The most common clinical manifestation of CAA-I was cognitive dysfunction. The functional outcome was unfavorable in the majority of the patients, with death or severe disability in almost two third of the cases, despite treatment. No differences in outcome could be detected between patients treated with corticosteroids versus patients treated with cytostatics, combined with corticosteroids.
与炎症过程相关的脑淀粉样血管病(CAA-I)是一种罕见的可潜在治疗的脑病,其特征为对β淀粉样蛋白血管沉积的炎症反应。我们旨在描述3例临床病例,并对所有经神经病理学证实的CAA-I病例报告进行系统综述,以描述其临床、病理特征以及不同治疗方法的结果。
我们检索了PubMed和Cochrane图书馆,并筛选纳入研究和综述文章的参考文献以获取更多引用文献。在最后一次可获得的随访时,根据改良Rankin量表(mRS)对结果进行分类。

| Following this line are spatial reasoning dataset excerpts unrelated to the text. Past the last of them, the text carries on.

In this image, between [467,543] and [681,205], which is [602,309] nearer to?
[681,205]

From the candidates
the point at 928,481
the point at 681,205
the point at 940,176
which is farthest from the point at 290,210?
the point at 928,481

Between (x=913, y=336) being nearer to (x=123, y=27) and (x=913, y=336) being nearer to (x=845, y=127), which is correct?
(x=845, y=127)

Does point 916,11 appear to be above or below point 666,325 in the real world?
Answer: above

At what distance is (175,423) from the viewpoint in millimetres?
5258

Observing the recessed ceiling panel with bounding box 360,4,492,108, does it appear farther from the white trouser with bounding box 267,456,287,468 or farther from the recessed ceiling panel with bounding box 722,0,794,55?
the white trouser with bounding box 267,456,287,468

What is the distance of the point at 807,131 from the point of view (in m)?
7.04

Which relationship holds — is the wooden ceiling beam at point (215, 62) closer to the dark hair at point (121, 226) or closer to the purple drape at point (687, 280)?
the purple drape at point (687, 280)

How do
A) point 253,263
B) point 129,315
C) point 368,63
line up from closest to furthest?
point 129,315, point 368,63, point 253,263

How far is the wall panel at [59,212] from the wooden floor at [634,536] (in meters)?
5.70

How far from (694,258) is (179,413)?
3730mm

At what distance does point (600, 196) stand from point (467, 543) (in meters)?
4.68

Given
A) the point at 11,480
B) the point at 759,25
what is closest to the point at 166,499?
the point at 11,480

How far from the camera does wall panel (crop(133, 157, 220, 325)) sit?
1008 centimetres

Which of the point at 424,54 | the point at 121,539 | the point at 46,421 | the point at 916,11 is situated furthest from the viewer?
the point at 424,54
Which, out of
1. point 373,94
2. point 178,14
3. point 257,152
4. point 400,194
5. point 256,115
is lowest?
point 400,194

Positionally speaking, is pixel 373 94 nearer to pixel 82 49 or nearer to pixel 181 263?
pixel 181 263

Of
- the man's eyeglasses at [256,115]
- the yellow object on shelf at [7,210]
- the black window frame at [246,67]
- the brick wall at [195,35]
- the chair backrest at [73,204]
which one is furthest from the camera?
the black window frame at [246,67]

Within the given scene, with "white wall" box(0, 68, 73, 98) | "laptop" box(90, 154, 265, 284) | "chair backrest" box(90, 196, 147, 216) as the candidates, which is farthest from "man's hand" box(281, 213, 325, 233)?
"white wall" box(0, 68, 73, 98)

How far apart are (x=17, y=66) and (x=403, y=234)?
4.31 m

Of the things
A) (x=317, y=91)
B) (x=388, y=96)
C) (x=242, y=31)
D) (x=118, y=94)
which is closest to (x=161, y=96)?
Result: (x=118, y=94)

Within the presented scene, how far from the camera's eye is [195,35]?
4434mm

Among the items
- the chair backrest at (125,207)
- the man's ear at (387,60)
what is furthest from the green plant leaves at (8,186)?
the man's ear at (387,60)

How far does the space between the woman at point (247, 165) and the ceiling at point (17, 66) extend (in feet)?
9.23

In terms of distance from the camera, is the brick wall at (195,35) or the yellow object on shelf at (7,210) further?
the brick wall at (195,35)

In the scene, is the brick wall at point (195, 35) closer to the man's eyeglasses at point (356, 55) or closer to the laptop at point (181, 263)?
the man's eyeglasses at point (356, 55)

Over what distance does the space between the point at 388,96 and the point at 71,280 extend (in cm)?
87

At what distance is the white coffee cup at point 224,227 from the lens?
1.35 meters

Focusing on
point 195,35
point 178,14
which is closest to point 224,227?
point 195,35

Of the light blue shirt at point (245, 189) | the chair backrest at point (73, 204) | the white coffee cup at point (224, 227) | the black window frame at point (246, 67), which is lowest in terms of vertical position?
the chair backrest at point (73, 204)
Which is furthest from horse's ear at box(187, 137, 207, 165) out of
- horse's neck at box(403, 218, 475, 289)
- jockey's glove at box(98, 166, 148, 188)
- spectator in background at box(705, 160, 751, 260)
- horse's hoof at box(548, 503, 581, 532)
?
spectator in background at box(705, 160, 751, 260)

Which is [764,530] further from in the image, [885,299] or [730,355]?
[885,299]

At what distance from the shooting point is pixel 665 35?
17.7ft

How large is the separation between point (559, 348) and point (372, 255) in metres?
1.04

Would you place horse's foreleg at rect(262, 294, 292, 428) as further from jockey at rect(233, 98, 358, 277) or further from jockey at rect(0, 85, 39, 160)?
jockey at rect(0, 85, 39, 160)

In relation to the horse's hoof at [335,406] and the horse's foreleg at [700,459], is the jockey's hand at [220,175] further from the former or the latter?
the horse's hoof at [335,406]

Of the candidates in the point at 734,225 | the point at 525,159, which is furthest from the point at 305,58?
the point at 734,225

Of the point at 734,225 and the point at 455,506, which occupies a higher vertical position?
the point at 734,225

共纳入67篇报道155例患者的文献。平均年龄为66.9岁,男性占53.5%。最常见的临床表现是认知功能障碍(48.0%),其次是头痛(38.7%)、癫痫发作(36.7%)和锥体束征(20.0%)。血管周围和血管炎性炎症伴肉芽肿是最常见的病理模式(27.5%)。86%的患者接受了皮质类固醇治疗,33.9%的患者接受了环磷酰胺治疗。42%的患者恢复了独立(mRS评分0 - 2),而20.5%的患者留有严重残疾(mRS评分3 - 5),37.5%的患者死亡。单独使用皮质类固醇治疗的患者与联合使用皮质类固醇和细胞毒性药物治疗的患者在结果上无统计学显著差异。
CAA-I最常见的临床表现是认知功能障碍。尽管进行了治疗,但大多数患者的功能结局不佳,近三分之二的病例出现死亡或严重残疾。接受皮质类固醇治疗的患者与接受细胞毒性药物联合皮质类固醇治疗的患者在结局上未发现差异。